As pointed out previously anyone who has read Cornelius Van Til, and managed to understand any of his work, will be aware of one lesson he forced home – there is no such things as neutrality; not in philosophy, not in politics, not in laws and especially not in belief. We see this clearly in law. Legislation is enacted morality. Any law says basically “Action A is right, action B is wrong.” Whether we talk about drunk driving or insider trading the law attempts to codify prevailing cultural morality and values.
We see this conflict clearly when the Council of Europe talks of ‘the supremacy of human rights over any religious tenet’. Here in the U.K., charity law no longer sees religion as by definition a charitable object, but it has to prove to be of ‘public benefit’.
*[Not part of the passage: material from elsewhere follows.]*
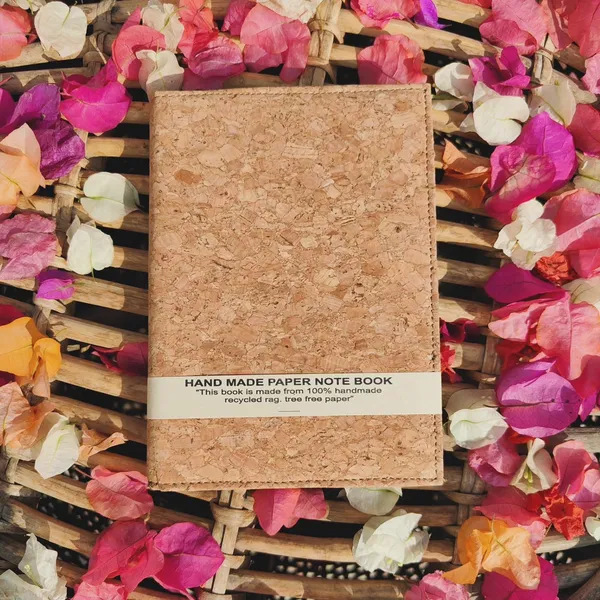 Cork_A6_Journal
There are numerous incidents such as prohibitions on wearing a cross, or praying with or even mentioning God to others in the workplace. These are of little importance individually but point towards a mind set which restricts freedom and clamps down on divergent opinion.
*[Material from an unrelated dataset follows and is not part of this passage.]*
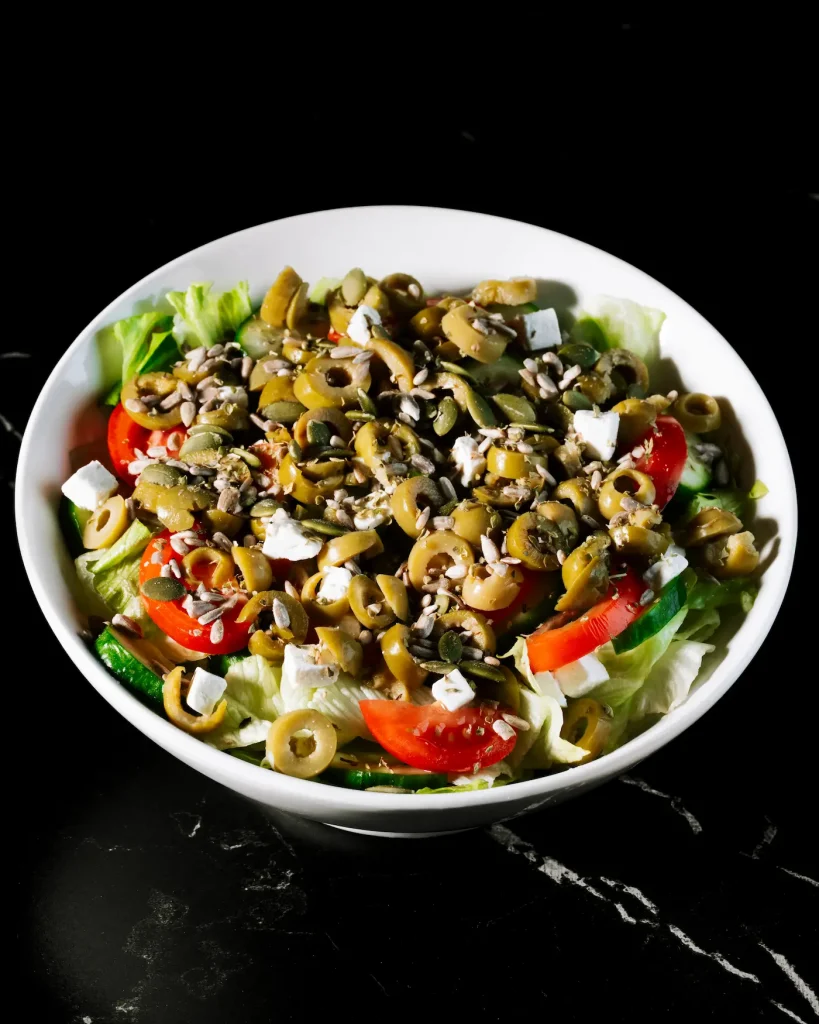 Kashk-o-Bademjoon aux aubergines et noix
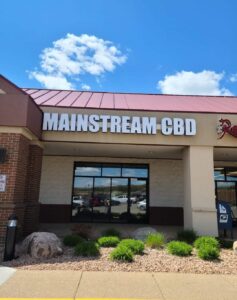 Mainstream CBD — Lakeville, MN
Freedom of conscience and the exercise of religious belief is regularly trumped by an ethic of supposed ‘equality’ which actually favours one group over another. Thus principled Catholic adoption agencies are forced to close rather than place children with homosexual couples.
Freedom is not a matter of judging right and wrong, rather it is about accommodation. How far we should go in respecting the freedom of those whom we oppose? It is meaningless to speak of freedom of conscience and religion if we effectively ban beliefs and practices we do not share.
Every society limits freedom, that is part of our social compact. This does not mean that fundamental beliefs should not be accommodated as far as possible. Seeking to legally silence opponents is a step towards totalitarianism.
The High Court in England and Wales has effectively ruled in the Johns case that traditional Christians cannot foster children. Observant Jews, Hindus, Muslims, in fact the orthodox amongst all major religions still hold to traditional sexual morality; presumably this means that none of these can foster, or logically speaking, adopt. The wellbeing of vulnerable children falls under the wheels of the ‘rights’ of homosexuals. Once again the powerful triumph at the cost of the weak.
More important than the judgment itself was the reasoning behind it. In its ruling the High Court said the laws of the realm “do not include Christianity.” The reasoning being that as a pluralistic and secular state British law cannot favour one set of beliefs over another.
Yet in the Johns case there was no appeal to favour one set of beliefs over another. The Johns were merely asking for the state to make allowance for the enactment of their Christian convictions; an accommodation which would injure no-one. The court refused.
Once again in a British court the secular belief system triumphed over a form of religious belief. Whilst proclaiming its belief in and respect for pluralism the court calmly and deliberately chose one side in a clash of values. A traditional view of sexual morality was set aside in favour of a relativistic sexual ethic.
A particular set of values, and ultimately religious outlook, is being imposed upon Britain.
Whether we like it or not there is a cultural struggle. Traditional Christians are finding themselves, however reluctantly, in conflict with a new absolutism clothed in the camouflage of pluralism.